**WHAT TO PRODUCE**
Would it be possible to quote, exactly and in full, the lines from the one with "When comparing the" through the end of the entries below?
|---|
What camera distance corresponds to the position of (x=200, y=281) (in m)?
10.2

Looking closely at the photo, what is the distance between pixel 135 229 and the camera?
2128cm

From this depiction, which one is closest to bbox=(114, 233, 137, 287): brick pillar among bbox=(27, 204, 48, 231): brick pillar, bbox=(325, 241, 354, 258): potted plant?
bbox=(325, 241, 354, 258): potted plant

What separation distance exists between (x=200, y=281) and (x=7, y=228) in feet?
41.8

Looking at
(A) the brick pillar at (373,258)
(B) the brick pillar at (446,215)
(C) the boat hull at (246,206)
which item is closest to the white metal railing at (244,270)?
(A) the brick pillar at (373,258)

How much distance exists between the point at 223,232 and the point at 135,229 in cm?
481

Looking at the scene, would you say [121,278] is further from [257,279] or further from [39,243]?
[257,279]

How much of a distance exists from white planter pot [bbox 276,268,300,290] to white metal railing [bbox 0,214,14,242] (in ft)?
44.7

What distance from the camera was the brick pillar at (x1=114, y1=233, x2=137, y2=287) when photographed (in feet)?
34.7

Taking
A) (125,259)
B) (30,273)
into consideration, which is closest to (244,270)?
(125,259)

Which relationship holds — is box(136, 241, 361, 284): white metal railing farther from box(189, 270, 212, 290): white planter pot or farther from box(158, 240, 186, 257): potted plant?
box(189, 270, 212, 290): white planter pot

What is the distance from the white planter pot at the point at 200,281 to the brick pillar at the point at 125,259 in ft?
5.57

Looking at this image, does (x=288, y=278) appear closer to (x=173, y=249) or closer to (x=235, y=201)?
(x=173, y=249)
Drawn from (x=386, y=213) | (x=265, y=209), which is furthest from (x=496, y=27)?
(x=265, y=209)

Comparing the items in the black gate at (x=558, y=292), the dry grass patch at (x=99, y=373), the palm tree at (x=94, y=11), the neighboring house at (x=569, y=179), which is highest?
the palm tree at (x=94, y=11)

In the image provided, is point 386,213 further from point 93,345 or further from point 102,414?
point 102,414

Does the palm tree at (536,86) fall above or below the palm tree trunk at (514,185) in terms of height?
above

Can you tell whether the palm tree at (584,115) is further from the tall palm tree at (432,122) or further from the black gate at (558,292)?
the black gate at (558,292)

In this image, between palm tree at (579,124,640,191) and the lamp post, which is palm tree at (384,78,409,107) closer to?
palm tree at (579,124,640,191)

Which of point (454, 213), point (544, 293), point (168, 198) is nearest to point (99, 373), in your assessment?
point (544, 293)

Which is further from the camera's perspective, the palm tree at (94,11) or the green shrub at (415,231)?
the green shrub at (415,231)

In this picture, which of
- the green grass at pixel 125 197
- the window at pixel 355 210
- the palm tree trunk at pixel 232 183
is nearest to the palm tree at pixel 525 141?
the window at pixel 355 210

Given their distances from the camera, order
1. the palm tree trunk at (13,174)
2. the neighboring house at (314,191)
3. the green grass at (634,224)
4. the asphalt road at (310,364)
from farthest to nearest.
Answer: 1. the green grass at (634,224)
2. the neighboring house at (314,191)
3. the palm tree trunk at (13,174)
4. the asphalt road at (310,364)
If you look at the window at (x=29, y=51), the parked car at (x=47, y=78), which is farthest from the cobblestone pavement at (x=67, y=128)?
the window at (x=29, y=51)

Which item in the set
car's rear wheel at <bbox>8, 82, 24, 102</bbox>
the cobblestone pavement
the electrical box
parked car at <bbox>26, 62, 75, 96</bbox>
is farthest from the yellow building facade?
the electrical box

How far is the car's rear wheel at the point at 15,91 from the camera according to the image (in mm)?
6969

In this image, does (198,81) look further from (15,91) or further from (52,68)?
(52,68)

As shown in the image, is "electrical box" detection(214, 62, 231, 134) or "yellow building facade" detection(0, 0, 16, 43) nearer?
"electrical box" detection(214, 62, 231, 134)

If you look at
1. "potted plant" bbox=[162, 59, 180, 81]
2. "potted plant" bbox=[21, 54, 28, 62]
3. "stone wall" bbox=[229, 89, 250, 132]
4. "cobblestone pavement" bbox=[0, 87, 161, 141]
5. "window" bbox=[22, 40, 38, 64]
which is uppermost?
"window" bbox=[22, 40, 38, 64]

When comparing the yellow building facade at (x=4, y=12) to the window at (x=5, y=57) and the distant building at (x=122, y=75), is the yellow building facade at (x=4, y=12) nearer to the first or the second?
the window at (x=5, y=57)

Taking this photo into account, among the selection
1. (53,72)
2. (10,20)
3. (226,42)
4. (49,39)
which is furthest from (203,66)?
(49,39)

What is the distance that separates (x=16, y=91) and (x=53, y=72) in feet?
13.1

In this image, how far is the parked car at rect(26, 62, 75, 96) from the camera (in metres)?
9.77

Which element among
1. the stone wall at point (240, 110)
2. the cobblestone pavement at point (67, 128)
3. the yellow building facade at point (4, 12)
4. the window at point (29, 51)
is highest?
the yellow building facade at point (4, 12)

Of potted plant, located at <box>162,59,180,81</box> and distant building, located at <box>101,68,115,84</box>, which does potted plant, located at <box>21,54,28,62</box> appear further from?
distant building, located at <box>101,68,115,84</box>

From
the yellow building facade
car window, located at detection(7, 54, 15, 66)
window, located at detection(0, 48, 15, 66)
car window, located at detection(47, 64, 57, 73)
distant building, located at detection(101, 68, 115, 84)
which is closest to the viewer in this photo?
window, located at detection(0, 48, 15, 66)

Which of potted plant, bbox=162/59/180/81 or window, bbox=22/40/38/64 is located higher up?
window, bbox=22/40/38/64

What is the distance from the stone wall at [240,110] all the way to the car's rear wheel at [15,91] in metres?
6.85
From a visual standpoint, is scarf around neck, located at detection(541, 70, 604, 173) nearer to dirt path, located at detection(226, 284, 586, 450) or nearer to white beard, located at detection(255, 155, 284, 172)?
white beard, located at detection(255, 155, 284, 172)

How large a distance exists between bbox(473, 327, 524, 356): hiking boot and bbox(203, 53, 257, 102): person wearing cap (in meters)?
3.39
|---|
**RESULT**
When comparing the yellow building facade at (x=4, y=12) to the window at (x=5, y=57) and the distant building at (x=122, y=75), is the yellow building facade at (x=4, y=12) nearer to the first or the second?
the window at (x=5, y=57)

Taking this photo into account, among the selection
1. (53,72)
2. (10,20)
3. (226,42)
4. (49,39)
which is furthest from (203,66)?
(49,39)

What is the distance that separates (x=16, y=91) and (x=53, y=72) in feet?
13.1

In this image, how far is the parked car at rect(26, 62, 75, 96) from the camera (in metres)?
9.77

Which element among
1. the stone wall at point (240, 110)
2. the cobblestone pavement at point (67, 128)
3. the yellow building facade at point (4, 12)
4. the window at point (29, 51)
is highest?
the yellow building facade at point (4, 12)

Of potted plant, located at <box>162,59,180,81</box> and distant building, located at <box>101,68,115,84</box>, which does potted plant, located at <box>21,54,28,62</box> appear further from?
distant building, located at <box>101,68,115,84</box>

From
the yellow building facade
car window, located at detection(7, 54, 15, 66)
window, located at detection(0, 48, 15, 66)
car window, located at detection(47, 64, 57, 73)
distant building, located at detection(101, 68, 115, 84)
which is closest to the viewer in this photo?
window, located at detection(0, 48, 15, 66)

Which of potted plant, bbox=162/59/180/81 or window, bbox=22/40/38/64 is located higher up?
window, bbox=22/40/38/64

What is the distance from the stone wall at [240,110] all the way to the car's rear wheel at [15,91] in metres?
6.85
From a visual standpoint, is scarf around neck, located at detection(541, 70, 604, 173) nearer to dirt path, located at detection(226, 284, 586, 450) or nearer to white beard, located at detection(255, 155, 284, 172)?
white beard, located at detection(255, 155, 284, 172)

How large a distance exists between bbox(473, 327, 524, 356): hiking boot and bbox(203, 53, 257, 102): person wearing cap (in meters)?
3.39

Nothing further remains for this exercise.